Qué mejor que tener autoridad moral para exigirle a las empresas y a los ciudadanos que paguen impuestos. Que los contribuyentes sepan que el dinero que aportan al Estado se maneja de manera escrupulosa, sirve para poder exigirle a los incumplidos, y para perseguir a los morosos y a los evasores.

En el país existe una larga lista de empresas que se dedican a montar esquemas de lavado de dinero y de evasión fiscal a través de outsourcing y de colocación de recursos en los llamados paraísos fiscales. Se trata de un esquema conocido como el “Business art”, el arte de hacer negocios sin pagar impuestos. La Unidad de Inteligencia Financiera los tiene identificados, el SAT dispone de información contra ellos, pero las noticias siguen indicando que esos grupos que se han movido en la impunidad, se resisten a perder sus privilegios.

En el caso del llamado “rey del outsourcing”, Sergio Castro, el diario En Cambio Quintana Roo ha descubierto que sus dos operadores locales son tabasqueños, alias “Los Carlos”, Carlos Sala del Rivero y Carlos Duprat Hernández. La sospecha de quienes se han visto afectados por defraudaciones y engaños con sus servicios, es que por tratarse de personas originarias del estado de donde es el presidente, puedan tener conexiones para librar cualquier investigación.

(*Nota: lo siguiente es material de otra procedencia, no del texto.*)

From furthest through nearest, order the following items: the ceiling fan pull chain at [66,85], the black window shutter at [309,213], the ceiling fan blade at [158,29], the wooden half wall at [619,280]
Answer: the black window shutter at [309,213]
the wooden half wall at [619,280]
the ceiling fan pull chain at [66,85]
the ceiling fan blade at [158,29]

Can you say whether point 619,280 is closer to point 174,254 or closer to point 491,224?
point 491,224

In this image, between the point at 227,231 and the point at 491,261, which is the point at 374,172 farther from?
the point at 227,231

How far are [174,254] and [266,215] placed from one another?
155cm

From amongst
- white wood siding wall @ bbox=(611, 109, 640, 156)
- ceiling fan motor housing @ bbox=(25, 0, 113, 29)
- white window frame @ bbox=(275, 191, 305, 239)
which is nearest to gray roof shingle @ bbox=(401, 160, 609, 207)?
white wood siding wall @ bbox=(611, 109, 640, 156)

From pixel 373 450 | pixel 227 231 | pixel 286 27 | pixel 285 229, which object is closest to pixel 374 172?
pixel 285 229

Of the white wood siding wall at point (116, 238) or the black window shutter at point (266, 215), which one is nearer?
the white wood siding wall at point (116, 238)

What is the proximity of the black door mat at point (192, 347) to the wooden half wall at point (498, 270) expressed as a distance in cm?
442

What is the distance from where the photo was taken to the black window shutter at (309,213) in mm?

El caso, así planteado, puede servir para reivindicar la autoridad moral del gobierno. O para que la oposición tenga más elementos contra Morena en la campaña del 2021.

Por cierto, ver la opulencia de esa gente, que se traslada en jets privados con iniciales de sus dueños en las puertas, que utilizan yates de 600 millones de pesos para sus vacaciones, que se transportan en carros de lujo, como Ferraris y usan relojes Richard Mille de 7 millones de pesos, es algo que ofende al más insensible cuando vemos la carencia del 60 por ciento de los mexicanos, muchos de los cuales en estos días no tienen ni lo más mínimo para subsistir. El gobierno del presidente López Obrador debe ser transparente con las adjudicaciones directas, inflexible con la corrupción e implacable con la evasión de impuestos, si es que quiere ganar esta guerra.